[Excerpts from a spatial dataset]
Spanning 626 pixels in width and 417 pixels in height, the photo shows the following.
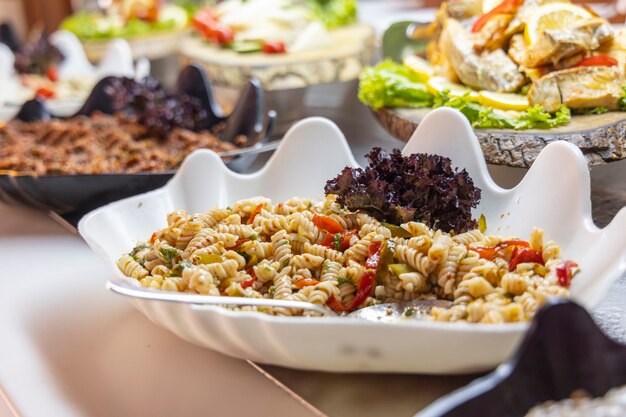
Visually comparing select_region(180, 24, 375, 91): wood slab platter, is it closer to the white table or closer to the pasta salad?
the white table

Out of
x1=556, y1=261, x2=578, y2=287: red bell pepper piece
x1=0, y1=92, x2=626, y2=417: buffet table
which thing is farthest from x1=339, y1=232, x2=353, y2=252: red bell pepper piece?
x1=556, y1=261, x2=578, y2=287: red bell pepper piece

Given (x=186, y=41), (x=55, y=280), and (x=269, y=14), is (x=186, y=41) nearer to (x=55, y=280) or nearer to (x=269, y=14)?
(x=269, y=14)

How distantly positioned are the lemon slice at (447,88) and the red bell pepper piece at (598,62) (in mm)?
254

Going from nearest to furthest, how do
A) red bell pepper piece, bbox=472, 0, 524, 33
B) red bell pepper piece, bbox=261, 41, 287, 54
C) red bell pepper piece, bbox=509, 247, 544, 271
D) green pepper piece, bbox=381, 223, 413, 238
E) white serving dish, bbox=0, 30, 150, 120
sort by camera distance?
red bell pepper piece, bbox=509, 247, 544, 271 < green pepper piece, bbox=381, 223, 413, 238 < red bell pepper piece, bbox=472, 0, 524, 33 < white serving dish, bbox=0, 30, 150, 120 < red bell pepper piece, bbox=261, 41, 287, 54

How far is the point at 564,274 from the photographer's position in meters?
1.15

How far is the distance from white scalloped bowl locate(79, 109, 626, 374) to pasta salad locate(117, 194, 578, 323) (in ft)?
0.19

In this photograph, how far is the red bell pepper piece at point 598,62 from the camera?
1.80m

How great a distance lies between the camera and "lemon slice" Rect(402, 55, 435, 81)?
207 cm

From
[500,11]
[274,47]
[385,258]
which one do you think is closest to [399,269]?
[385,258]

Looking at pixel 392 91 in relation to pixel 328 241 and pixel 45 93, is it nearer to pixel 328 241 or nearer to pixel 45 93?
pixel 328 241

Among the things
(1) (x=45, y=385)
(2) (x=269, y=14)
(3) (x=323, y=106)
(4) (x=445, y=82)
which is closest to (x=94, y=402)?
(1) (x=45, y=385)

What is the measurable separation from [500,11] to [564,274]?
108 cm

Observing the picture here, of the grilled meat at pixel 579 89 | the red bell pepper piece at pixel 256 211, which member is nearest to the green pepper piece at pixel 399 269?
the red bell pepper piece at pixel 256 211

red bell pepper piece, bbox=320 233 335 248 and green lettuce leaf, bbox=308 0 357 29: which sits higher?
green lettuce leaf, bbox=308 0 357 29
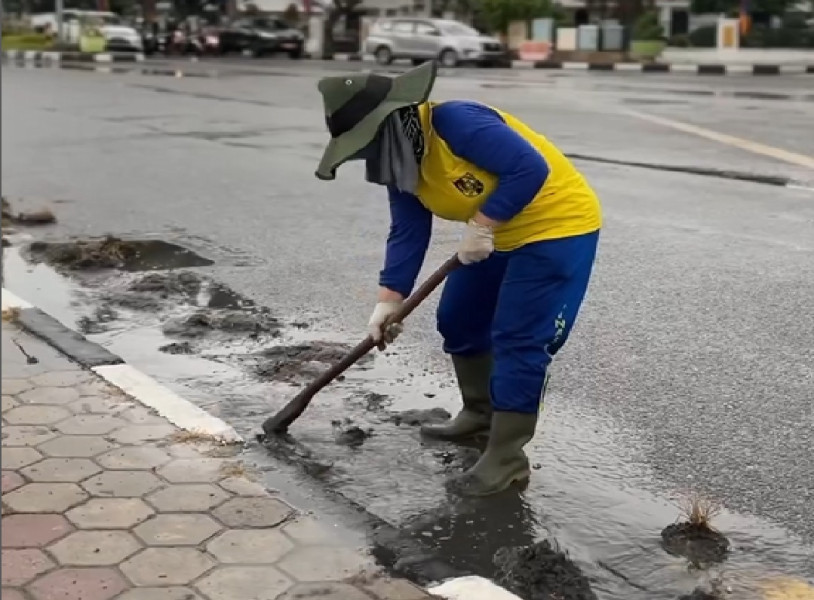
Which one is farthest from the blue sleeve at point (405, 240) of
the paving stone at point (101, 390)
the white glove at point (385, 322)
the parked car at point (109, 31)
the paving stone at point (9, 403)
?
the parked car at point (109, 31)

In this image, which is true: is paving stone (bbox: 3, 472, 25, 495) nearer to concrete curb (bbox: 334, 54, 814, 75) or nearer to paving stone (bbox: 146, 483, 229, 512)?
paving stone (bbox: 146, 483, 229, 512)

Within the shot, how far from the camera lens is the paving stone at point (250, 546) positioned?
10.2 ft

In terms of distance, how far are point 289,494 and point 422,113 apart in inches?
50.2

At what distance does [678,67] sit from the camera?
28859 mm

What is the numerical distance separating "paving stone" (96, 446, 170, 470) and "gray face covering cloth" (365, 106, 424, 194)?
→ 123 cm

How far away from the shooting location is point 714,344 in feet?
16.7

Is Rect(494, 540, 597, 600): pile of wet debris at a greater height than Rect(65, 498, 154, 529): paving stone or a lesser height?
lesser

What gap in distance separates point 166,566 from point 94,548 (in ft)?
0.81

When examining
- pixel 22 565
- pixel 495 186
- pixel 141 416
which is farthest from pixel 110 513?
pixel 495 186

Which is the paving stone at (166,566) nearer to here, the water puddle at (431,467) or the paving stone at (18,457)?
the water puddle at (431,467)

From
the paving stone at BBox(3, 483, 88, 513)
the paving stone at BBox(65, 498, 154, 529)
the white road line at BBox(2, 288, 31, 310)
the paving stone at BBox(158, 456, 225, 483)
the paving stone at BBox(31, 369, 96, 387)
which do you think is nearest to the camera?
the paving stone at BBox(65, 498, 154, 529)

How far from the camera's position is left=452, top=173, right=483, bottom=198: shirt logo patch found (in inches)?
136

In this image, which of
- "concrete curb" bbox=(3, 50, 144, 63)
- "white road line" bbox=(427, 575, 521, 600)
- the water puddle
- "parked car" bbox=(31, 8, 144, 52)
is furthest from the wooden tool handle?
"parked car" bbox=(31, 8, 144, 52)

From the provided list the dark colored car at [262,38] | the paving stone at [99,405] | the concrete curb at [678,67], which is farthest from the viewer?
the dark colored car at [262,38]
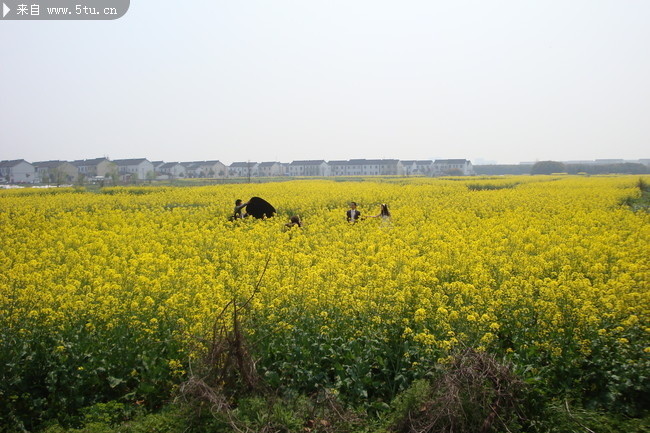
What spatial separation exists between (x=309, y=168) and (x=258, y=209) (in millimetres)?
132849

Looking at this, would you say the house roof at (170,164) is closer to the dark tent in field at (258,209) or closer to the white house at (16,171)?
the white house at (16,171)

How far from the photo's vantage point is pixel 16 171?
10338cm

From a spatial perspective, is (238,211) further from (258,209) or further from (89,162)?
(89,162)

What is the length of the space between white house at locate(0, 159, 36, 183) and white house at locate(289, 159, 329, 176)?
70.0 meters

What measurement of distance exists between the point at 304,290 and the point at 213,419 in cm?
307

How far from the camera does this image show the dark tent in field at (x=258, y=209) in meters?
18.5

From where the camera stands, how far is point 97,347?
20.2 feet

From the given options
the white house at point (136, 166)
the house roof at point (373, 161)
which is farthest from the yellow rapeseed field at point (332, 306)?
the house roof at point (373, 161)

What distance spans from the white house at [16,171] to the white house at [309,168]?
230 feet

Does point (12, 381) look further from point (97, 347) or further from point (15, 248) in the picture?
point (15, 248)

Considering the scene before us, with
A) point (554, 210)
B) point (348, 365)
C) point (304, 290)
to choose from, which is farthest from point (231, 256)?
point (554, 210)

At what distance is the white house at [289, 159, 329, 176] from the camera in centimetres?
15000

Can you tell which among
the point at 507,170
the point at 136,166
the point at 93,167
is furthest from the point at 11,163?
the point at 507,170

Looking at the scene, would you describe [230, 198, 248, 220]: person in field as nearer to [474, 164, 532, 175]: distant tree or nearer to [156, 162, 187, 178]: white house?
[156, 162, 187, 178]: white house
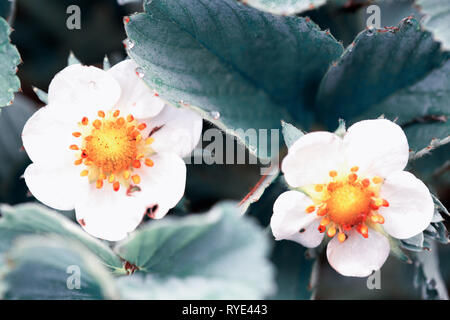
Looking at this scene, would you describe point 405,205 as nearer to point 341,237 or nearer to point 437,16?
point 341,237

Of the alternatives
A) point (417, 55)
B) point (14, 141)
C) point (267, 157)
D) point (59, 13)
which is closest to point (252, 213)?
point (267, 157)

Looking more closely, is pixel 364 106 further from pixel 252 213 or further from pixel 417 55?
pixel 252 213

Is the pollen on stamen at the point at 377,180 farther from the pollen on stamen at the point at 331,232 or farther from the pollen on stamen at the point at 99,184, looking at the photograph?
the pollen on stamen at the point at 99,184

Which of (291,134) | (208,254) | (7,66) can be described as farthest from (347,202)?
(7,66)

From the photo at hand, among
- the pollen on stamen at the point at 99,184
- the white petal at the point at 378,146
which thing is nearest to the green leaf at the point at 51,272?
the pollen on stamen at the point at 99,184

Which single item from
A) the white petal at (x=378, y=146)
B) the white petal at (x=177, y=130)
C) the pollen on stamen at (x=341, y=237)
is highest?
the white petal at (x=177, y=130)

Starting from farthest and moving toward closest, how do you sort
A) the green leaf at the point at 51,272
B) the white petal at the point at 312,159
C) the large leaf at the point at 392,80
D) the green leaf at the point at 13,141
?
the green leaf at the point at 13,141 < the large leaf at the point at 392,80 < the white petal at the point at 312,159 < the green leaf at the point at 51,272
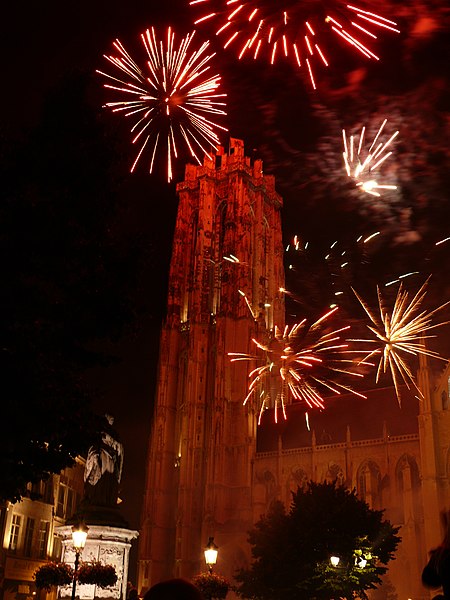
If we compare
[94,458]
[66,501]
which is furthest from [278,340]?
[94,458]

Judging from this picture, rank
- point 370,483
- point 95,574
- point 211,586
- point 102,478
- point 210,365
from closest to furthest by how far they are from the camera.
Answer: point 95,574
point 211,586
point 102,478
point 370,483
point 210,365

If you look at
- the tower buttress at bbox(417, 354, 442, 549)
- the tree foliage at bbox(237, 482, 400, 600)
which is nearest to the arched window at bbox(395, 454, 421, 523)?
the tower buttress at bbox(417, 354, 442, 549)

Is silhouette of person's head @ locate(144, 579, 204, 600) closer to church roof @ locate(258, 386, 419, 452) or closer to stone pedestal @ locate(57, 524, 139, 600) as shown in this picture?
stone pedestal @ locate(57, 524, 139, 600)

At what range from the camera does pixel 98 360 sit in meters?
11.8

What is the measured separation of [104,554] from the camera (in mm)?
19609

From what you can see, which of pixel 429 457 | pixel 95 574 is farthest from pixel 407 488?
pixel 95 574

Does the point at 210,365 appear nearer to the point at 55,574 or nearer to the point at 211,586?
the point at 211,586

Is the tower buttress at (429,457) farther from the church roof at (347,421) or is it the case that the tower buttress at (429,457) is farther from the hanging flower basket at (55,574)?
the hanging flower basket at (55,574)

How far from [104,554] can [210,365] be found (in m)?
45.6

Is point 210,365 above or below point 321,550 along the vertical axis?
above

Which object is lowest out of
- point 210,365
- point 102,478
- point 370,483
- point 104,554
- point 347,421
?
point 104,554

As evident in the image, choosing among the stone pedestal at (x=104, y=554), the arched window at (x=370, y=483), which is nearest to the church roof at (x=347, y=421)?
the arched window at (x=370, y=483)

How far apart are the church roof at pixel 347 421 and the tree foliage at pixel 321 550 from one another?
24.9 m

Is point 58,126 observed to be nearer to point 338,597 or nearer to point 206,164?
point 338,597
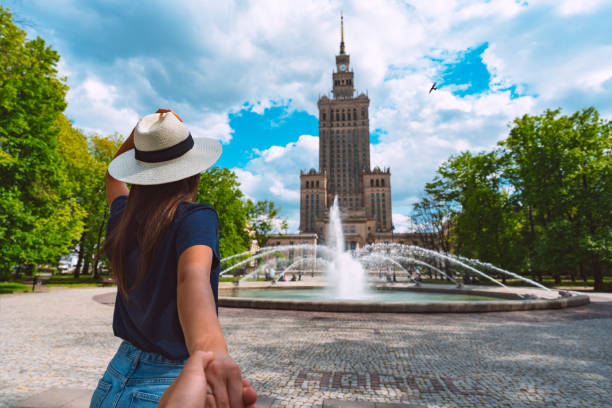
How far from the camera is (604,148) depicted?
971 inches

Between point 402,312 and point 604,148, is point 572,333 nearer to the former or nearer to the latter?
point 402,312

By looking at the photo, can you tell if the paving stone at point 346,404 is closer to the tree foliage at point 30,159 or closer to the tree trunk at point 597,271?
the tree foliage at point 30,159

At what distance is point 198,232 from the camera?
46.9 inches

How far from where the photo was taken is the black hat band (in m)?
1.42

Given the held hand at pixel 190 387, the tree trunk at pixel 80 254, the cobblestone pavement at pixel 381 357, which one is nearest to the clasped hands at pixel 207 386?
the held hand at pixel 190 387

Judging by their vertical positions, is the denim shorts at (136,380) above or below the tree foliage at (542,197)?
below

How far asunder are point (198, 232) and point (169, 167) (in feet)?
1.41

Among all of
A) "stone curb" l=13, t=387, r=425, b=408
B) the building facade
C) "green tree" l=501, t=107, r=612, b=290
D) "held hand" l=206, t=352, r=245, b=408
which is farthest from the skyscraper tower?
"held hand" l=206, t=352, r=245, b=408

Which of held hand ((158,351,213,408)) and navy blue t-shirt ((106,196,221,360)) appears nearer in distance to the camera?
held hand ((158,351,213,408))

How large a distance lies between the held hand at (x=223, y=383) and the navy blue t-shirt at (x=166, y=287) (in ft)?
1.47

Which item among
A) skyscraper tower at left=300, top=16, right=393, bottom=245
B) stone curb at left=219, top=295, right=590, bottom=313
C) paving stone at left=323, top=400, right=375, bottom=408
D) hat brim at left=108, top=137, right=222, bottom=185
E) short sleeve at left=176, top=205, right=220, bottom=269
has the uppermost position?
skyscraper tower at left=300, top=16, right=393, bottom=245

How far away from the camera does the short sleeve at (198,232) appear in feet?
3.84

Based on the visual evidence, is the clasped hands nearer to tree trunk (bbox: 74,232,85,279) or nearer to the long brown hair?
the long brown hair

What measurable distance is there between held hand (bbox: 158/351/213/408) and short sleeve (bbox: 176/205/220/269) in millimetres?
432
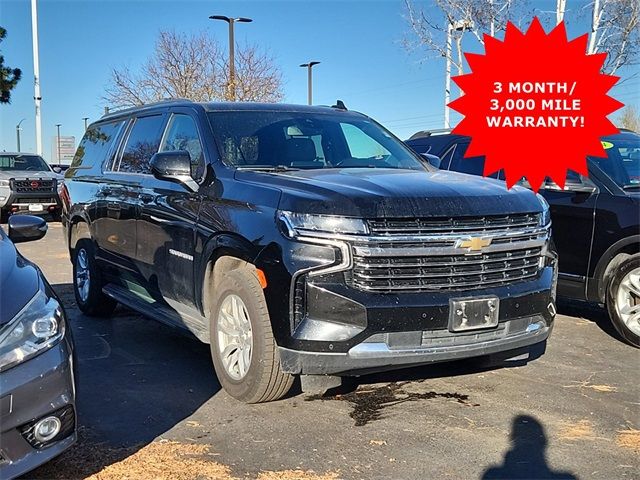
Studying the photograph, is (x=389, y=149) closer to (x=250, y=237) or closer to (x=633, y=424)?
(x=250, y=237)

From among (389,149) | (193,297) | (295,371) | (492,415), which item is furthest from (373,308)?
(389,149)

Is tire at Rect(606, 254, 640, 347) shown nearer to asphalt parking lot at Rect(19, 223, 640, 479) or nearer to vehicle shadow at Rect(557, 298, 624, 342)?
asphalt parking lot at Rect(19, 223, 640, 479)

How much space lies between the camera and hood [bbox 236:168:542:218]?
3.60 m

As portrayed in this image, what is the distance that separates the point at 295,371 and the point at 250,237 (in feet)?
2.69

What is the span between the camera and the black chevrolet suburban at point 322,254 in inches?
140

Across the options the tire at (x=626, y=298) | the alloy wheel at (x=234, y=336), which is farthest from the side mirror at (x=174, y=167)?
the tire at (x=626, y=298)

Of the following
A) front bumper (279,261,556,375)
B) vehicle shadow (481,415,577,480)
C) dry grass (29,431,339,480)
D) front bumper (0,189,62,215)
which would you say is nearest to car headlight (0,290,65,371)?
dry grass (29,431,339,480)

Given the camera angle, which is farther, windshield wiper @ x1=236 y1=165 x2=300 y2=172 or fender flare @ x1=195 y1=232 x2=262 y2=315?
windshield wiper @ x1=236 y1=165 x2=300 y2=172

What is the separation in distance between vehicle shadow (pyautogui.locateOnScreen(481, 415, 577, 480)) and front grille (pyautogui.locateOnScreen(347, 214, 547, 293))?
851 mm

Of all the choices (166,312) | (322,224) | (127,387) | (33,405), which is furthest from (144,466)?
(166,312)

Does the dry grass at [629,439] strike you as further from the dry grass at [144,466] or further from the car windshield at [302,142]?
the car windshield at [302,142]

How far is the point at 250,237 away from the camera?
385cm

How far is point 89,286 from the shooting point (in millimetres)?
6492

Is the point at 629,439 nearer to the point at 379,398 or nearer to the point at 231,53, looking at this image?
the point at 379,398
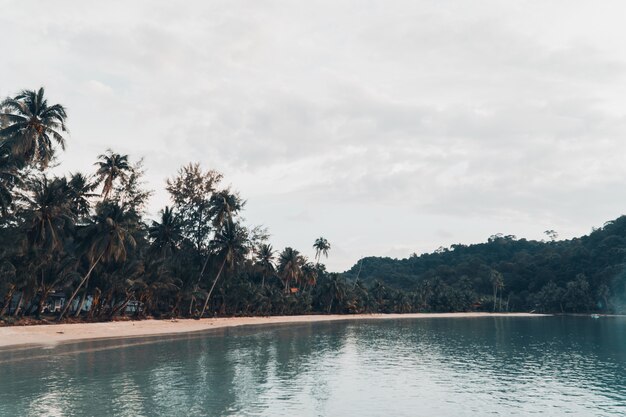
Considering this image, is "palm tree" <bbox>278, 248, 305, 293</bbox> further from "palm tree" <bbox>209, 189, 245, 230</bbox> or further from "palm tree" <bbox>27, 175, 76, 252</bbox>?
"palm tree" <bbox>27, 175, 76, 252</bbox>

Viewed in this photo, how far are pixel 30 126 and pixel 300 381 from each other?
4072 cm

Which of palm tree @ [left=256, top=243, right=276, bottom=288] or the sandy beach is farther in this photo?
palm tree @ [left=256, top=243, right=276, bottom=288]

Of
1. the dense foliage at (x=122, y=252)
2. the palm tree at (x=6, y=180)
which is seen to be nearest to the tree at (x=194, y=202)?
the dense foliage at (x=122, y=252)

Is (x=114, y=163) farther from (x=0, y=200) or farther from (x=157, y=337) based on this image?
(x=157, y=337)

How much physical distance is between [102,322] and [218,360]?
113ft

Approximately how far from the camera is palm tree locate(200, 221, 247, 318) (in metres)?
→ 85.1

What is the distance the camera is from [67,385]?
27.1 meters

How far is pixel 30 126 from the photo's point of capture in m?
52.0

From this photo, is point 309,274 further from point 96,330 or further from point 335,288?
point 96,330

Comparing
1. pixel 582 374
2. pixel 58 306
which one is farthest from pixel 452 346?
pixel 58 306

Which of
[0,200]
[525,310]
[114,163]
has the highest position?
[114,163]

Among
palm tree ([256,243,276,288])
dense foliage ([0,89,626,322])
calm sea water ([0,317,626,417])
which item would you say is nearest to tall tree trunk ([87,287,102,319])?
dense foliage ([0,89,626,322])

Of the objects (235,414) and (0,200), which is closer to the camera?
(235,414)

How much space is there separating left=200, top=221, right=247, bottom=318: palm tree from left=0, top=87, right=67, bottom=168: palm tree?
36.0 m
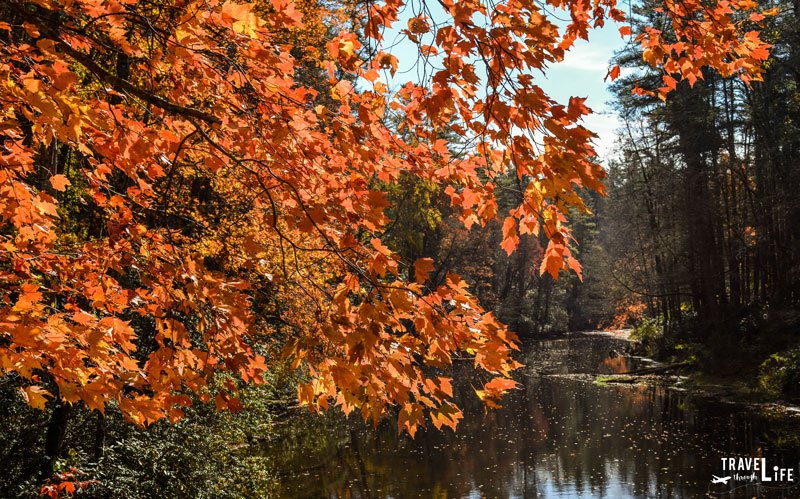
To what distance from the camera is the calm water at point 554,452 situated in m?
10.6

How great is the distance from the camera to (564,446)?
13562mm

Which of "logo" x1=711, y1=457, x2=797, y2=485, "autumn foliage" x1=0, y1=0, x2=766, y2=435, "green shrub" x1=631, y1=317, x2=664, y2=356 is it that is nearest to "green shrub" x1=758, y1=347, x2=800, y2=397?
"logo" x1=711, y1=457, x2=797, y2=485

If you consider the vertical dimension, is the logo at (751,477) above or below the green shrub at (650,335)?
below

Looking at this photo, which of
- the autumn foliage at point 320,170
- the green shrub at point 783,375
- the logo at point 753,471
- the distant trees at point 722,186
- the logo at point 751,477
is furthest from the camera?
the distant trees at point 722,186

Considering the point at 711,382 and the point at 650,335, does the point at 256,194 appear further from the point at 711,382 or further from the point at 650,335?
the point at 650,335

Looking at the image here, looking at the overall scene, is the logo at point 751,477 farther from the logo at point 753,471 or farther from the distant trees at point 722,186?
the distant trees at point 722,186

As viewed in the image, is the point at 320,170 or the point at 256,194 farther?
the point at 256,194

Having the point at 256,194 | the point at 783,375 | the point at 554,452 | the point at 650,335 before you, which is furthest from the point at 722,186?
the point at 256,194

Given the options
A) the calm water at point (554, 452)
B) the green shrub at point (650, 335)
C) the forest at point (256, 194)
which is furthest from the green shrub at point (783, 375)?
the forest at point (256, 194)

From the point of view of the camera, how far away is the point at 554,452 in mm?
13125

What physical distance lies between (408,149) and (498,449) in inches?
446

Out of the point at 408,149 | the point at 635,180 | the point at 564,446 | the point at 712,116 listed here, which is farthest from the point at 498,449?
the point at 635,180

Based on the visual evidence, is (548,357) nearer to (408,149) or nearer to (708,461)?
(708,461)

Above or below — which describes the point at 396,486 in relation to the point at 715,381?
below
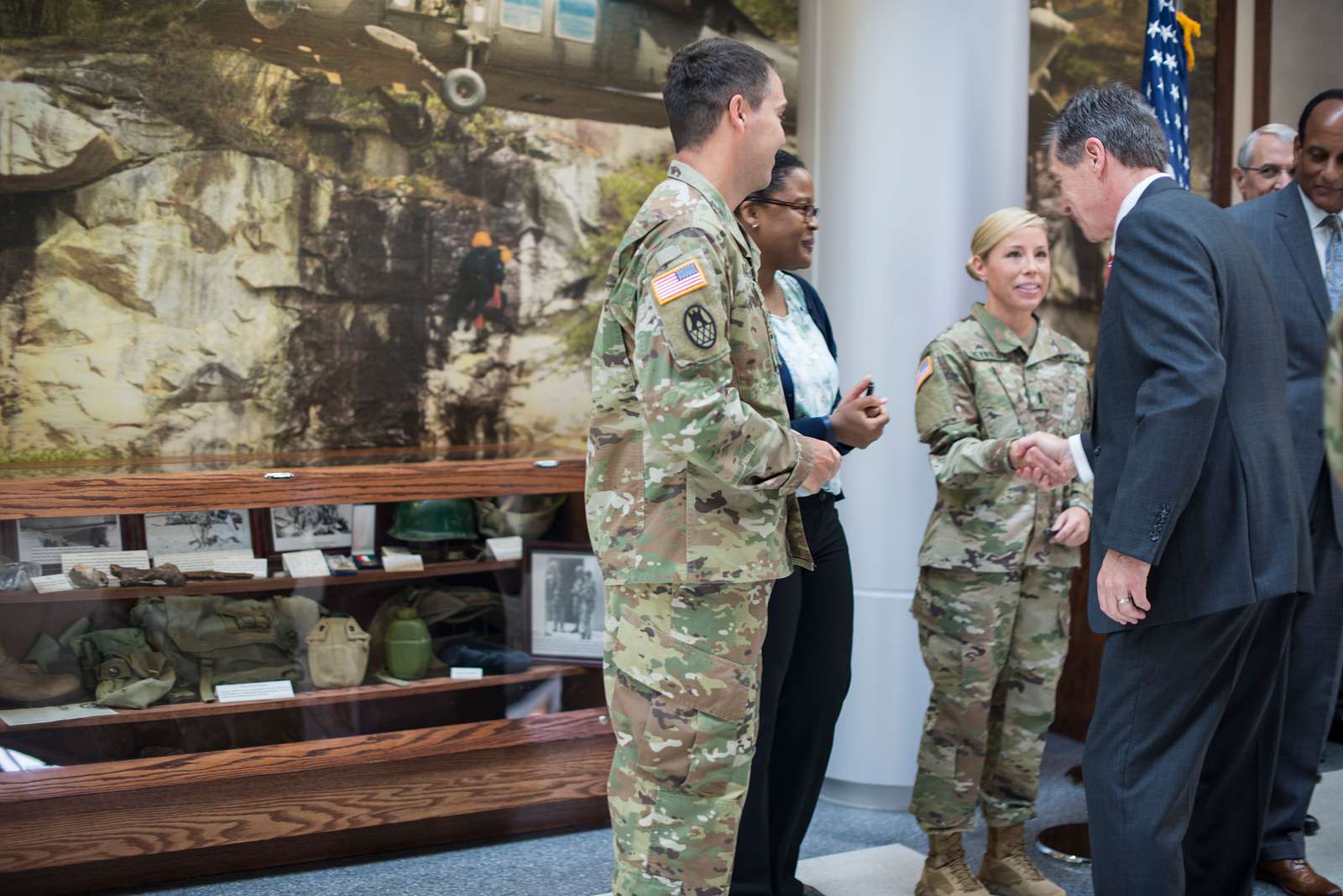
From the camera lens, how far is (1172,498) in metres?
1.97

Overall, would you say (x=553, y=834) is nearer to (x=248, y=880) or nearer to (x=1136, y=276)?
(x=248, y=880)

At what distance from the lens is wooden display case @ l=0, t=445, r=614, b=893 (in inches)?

▶ What the exercise asks: Show each line of the listing above that contains the word "tent". Case counts.

▶ Final answer:
Looking at this, would you say the house roof at (170,164) is closer to the dark tent in field at (258,209) or closer to the white house at (16,171)?
How far from the camera does this image show the dark tent in field at (x=258, y=209) in meters?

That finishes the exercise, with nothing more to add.